Her blue eyes widened. “A partner?”
“Me.” He explained to her about the money he had saved, about the plan he’d had to take over the ranch when they left. “With the money I’ve got, we can pay Mr. Prewett here enough to satisfy the examiner. We can feed these sheep till it rains in the spring. And leave it to me to whittle Sam O’Barr down on the lease; I can be mean when I have to.
“It’ll take the range a long time to recover, but the sheep that’re still on the place now can be a foundation for us to start with. We can let the flock grow back as the range does.”
Excitement bubbled within him. “What do you think, Vera? Reckon Charlie would take me on as a partner, fifty-fifty?”
The two kids were grinning. Vera’s round face was all mixed up, her eyes laughing and crying at the same time. “He will, Hamp,” she said. “I know he will.”
Hamp walked out onto the front porch where the wall sheltered him from the wind. Prewett followed him. Hamp rolled a brown-paper cigarette while the banker stuffed his pipe. The wind howled as if there was nothing between there and the North Pole but a barbed-wire fence.
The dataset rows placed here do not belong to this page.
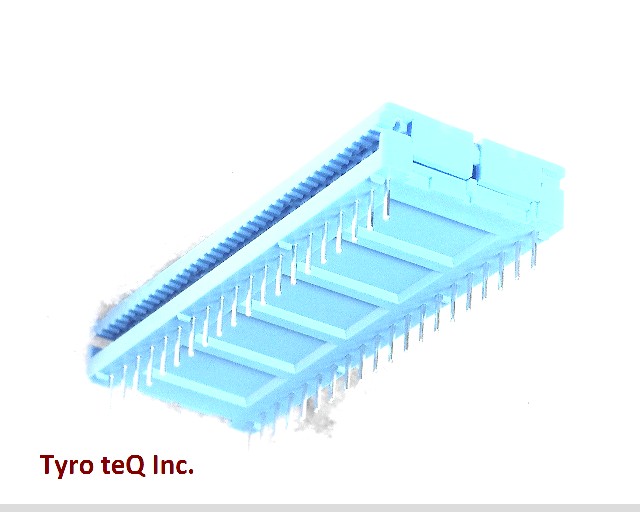 FCP-4006-0701-0SS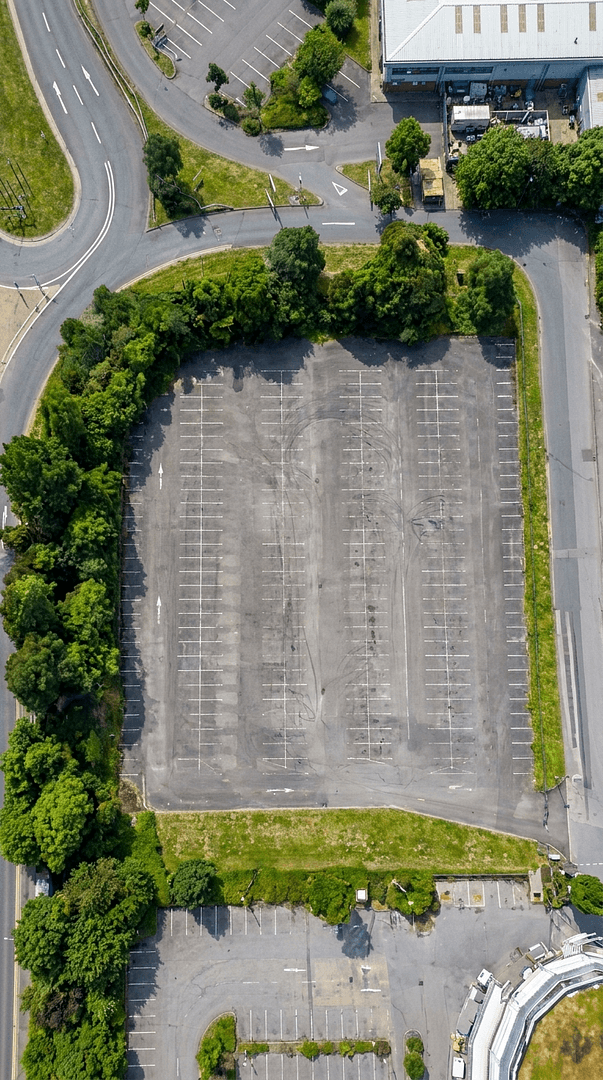 Pronájem pozemku 2.500 m², Köln, Severní Porýní-Vestfálsko Pronájem pozemku 2.500 m², Köln, Severní Porýní-Vestfálsko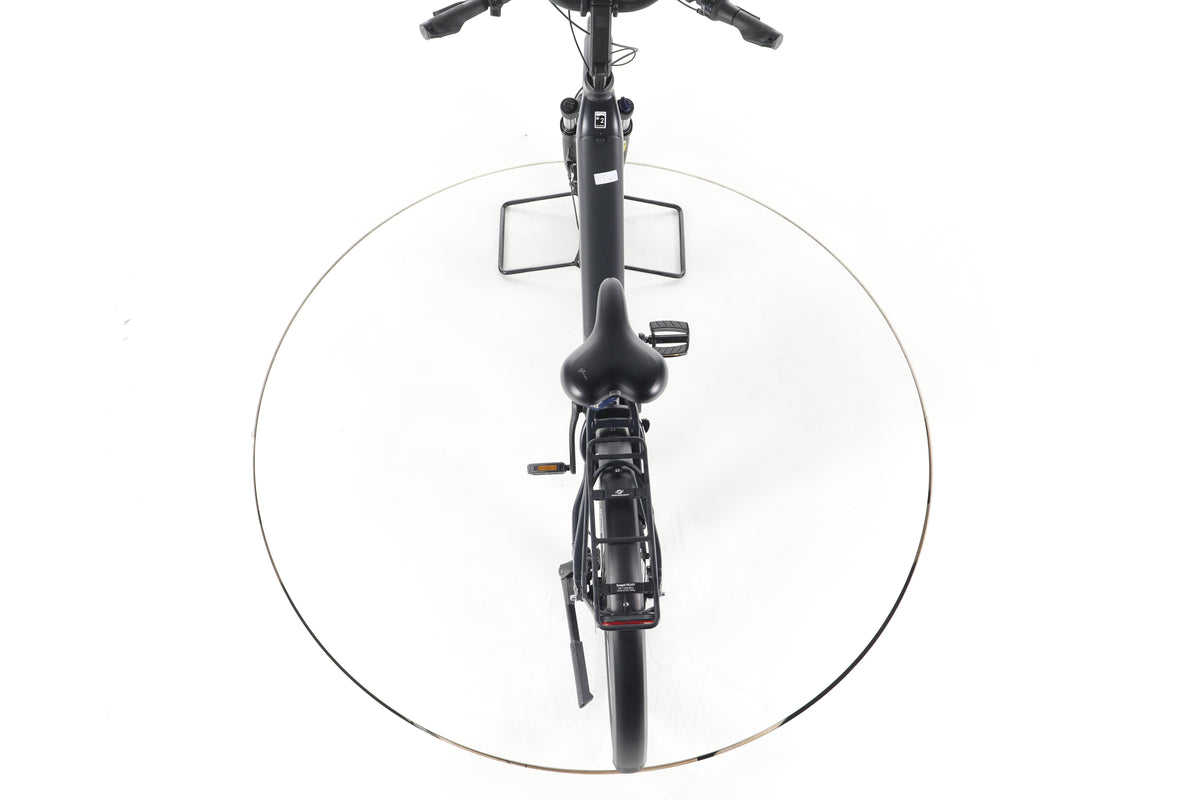 ADVANCED Tour Pro City E-Bike Tiefeinsteiger - Image 22
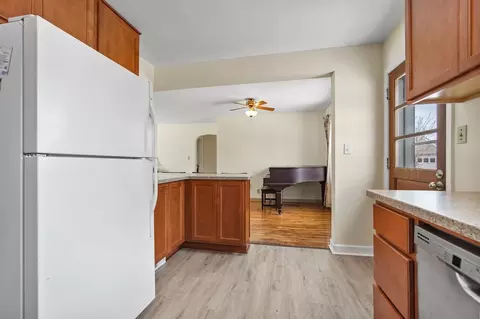 Other - 819 Maple Ave, Minonk, IL 61760 photo 1 of 3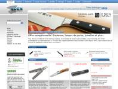 www.edenwebshops.fr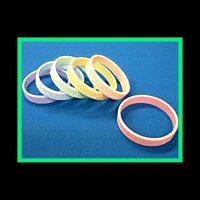 [Image: comp3_3.jpg]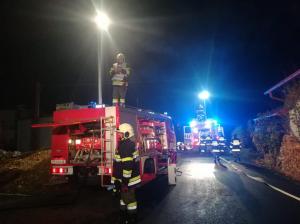 Hochgeladene Bilddatei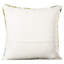  coussin Synthétique Intérieur / Extérieur Bermudiana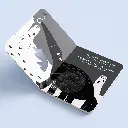 Hinkler-Rawr-2.webp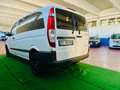Mercedes-Benz Vito Mercedes Vito /automatic/ kmcertificati Blanc - thumbnail 13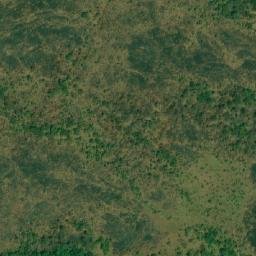 Satellite imagery of Hoséré Alpaï, CM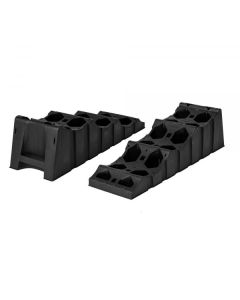 Brunner stegkil Equalizer XXL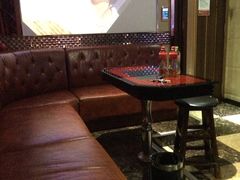 -唱吧麦颂KTV(东胜港悦广场店)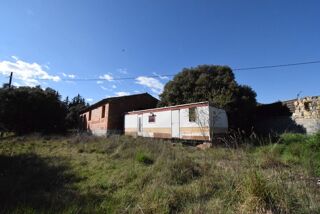  Maison � vendre 4 pi�ces 95 m�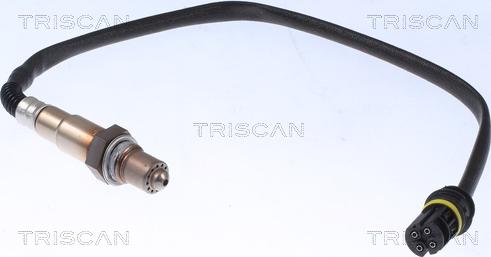 Triscan 8845 11092 - Lambda-sonda www.molydon.hr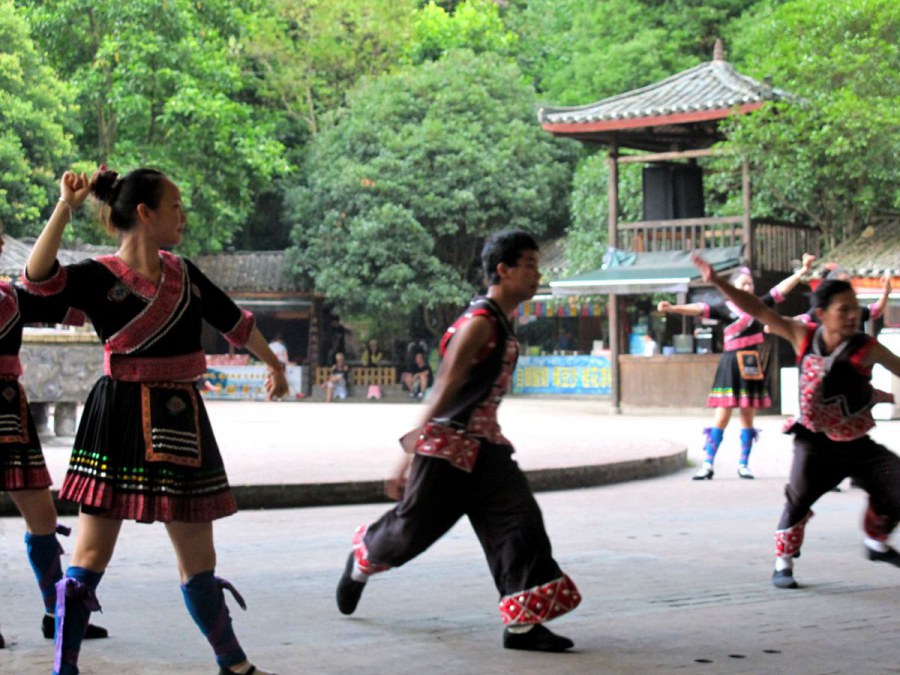 ���� 134_����.jpg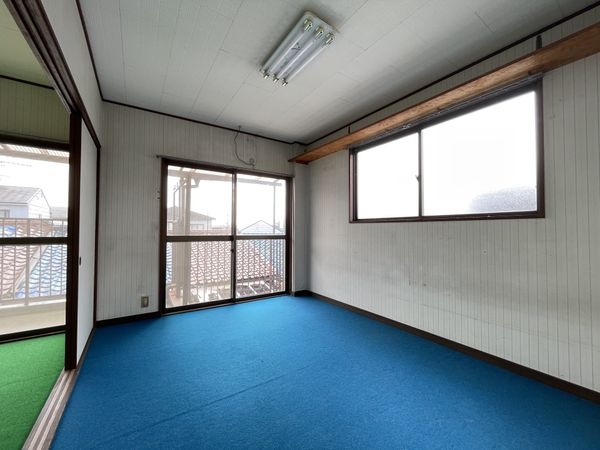 京都市伏見区醍醐槇ノ内町の中古一戸建て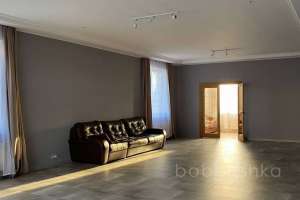 IMG_3834 дома Съёмки Москва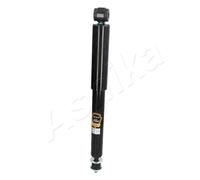 ASHIKA MA-50075 Ammortizzatore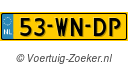 53WNDP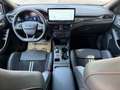 Ford Focus ST LINE X Traveller 1,5EcoBlue Grau - thumbnail 11
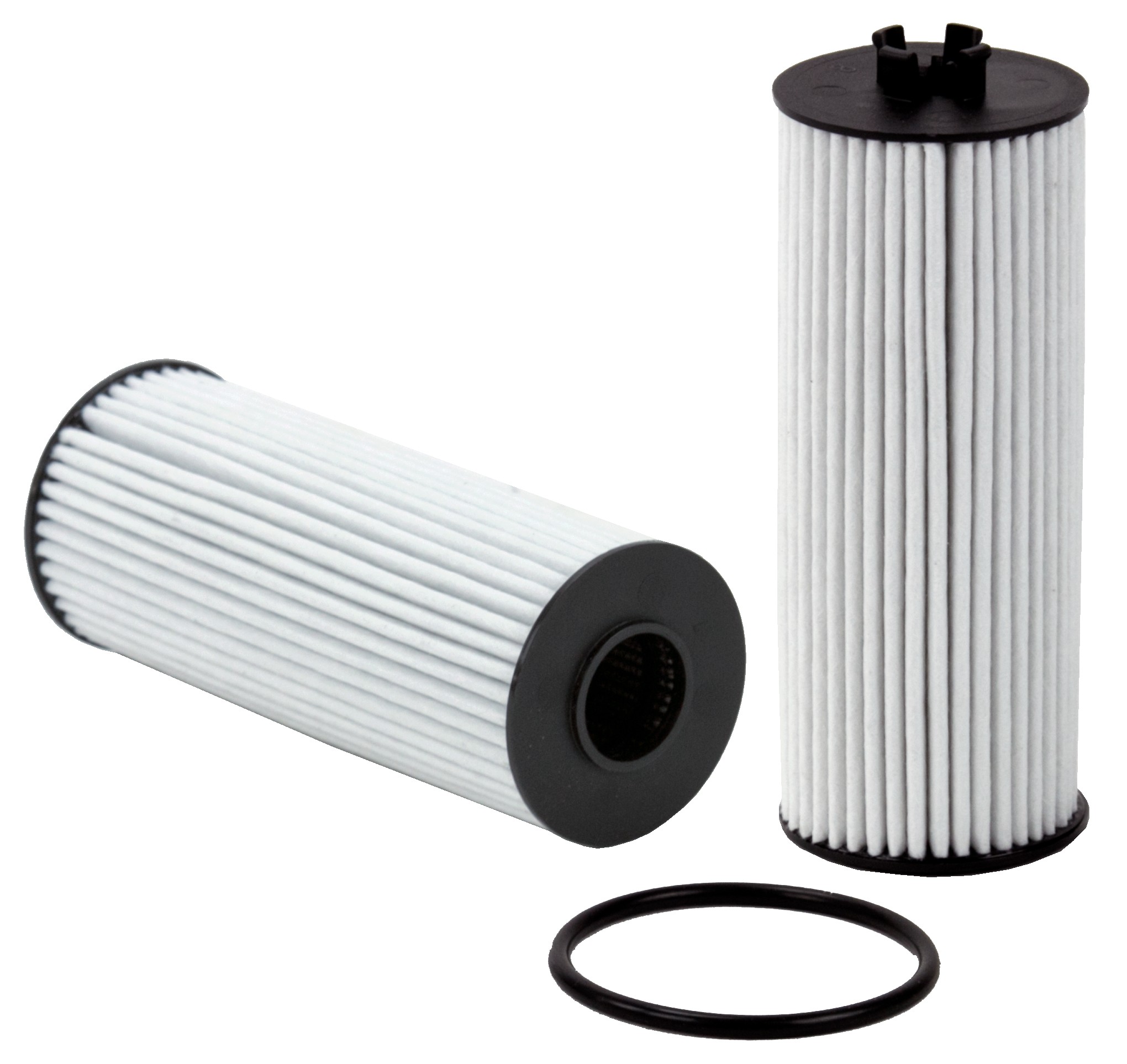 WIX XP Cartridge Lube Metal Free Filter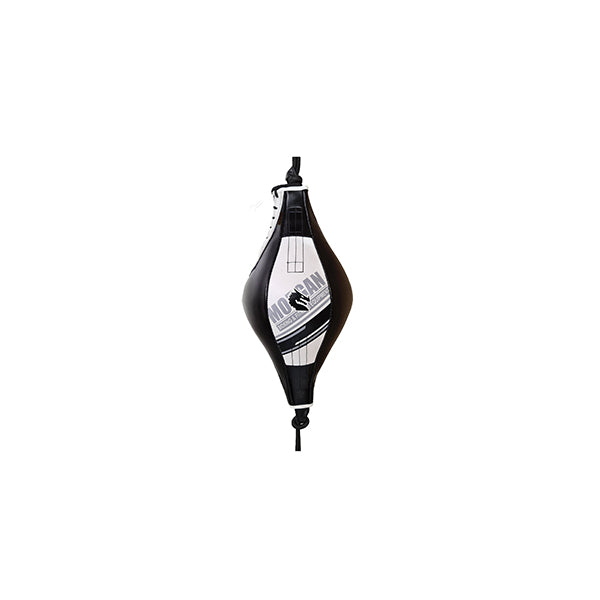 Morgan Aventus Floor To Ceiling Ball Adjustable Straps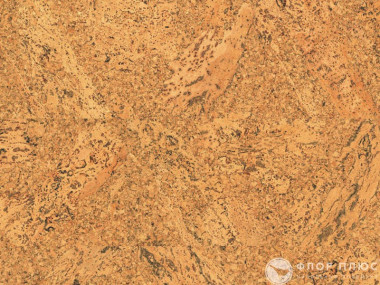 Пробка Wicanders Corkcomfort Glue-Down Pu Originals Symphony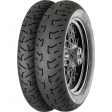 Band (rubber) Continental ContiTour 140/90-15 70H TL - Continental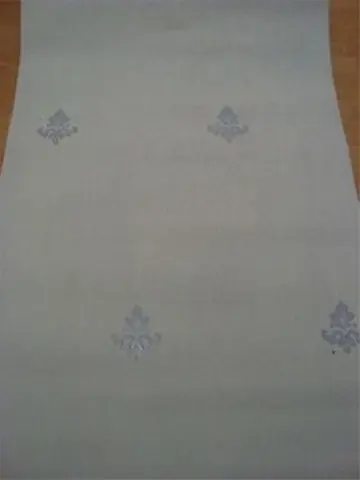 Opruiming uitverkoop behang 105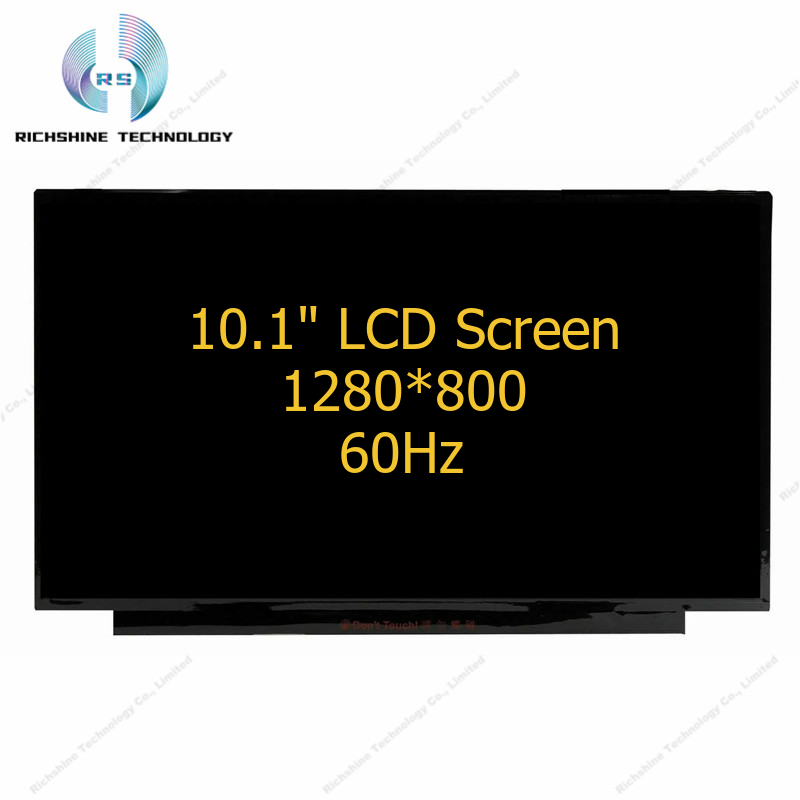 GV101WXB-NZ0_DGP0_Rev.P0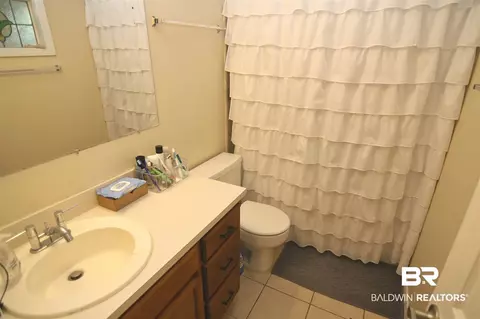 136 Montclair Loop, Daphne, AL 36526 photo 17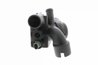 CARCASA TERMOSTAT VEMO V15-99-2091 - Compatibil cu PORSCHE, VW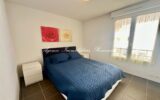 Appartement à vendre à Sainte-Maxime — Vue sur la ville — photo 10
Well, let it blow. Pretty soon it would be spring, and things would change.
In the darkness he could sense the banker smiling at him.
Defensively Hamp said, “I always have wanted a place of my own. And I used to wish I had me a family. Well, sir, I’ve got that too. What better could a wore-out old ranch hand ask, for just twenty-three thousand dollars?”